Article:
--------------------------------

Pour conclure, ce vélo nous laisse une impression contrastée, il est à la fois le plus le rapide jamais testé sur certains secteurs et à la fois un vélo tellement exigeant qu'il en devient contre-productif pour la performance. La question est de savoir si nous étions faits pour ce vélo, probablement pas à 100 % clairement. Pour nous, le profil type serait plus celui d'un solide puncheur/rouleur avec des watts et un passé de pistard pour toujours garder une cadence de pédalage optimale.

--------------------------------

Entrées:
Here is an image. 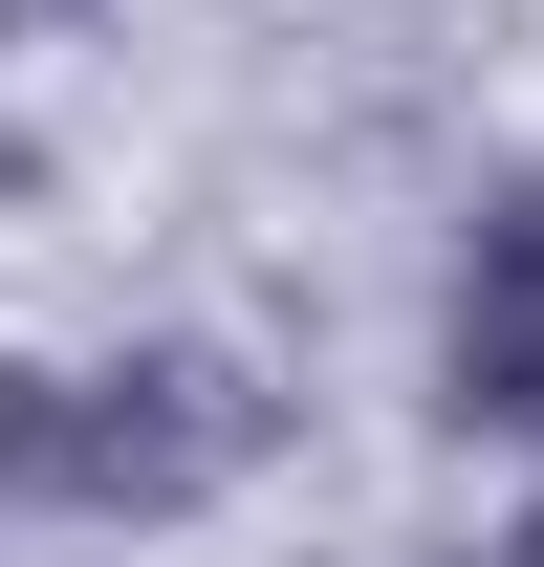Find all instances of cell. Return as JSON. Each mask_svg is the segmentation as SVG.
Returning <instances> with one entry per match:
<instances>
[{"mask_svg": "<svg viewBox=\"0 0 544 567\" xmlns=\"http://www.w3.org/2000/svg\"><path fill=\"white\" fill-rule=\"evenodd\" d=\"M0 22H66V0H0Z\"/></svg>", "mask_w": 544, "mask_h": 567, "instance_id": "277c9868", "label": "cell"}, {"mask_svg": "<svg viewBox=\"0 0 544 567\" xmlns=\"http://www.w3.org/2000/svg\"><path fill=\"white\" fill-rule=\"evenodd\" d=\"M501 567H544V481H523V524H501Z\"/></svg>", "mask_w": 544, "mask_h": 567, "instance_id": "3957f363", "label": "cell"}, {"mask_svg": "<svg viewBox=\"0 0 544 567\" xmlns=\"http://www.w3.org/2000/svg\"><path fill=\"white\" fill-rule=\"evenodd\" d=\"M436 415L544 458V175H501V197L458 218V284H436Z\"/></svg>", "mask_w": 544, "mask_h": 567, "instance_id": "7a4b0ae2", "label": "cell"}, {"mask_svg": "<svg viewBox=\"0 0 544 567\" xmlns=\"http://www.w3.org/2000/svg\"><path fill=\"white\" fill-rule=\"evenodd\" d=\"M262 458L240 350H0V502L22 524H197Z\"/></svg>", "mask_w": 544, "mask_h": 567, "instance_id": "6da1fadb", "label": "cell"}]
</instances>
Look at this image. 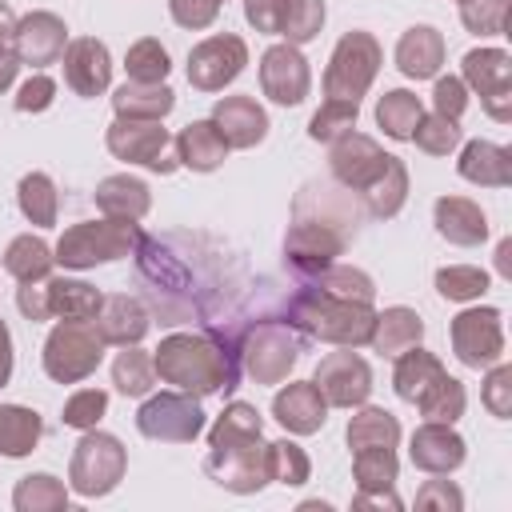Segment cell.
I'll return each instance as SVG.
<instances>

--------------------------------

Travail demandé:
1) D'après l'article, quel profil de cycliste conviendrait le mieux à ce vélo ?
2) Recopiez à l'identique le passage de l'article qui débute aux mots « Pour conclure, ce » et s'arrête après « de pédalage optimale. ».
Les entrées sont sans rapport avec l'article.

Corrigé:
1) Celui d'un solide puncheur/rouleur avec des watts et un passé de pistard.

2)
Pour conclure, ce vélo nous laisse une impression contrastée, il est à la fois le plus le rapide jamais testé sur certains secteurs et à la fois un vélo tellement exigeant qu'il en devient contre-productif pour la performance. La question est de savoir si nous étions faits pour ce vélo, probablement pas à 100 % clairement. Pour nous, le profil type serait plus celui d'un solide puncheur/rouleur avec des watts et un passé de pistard pour toujours garder une cadence de pédalage optimale.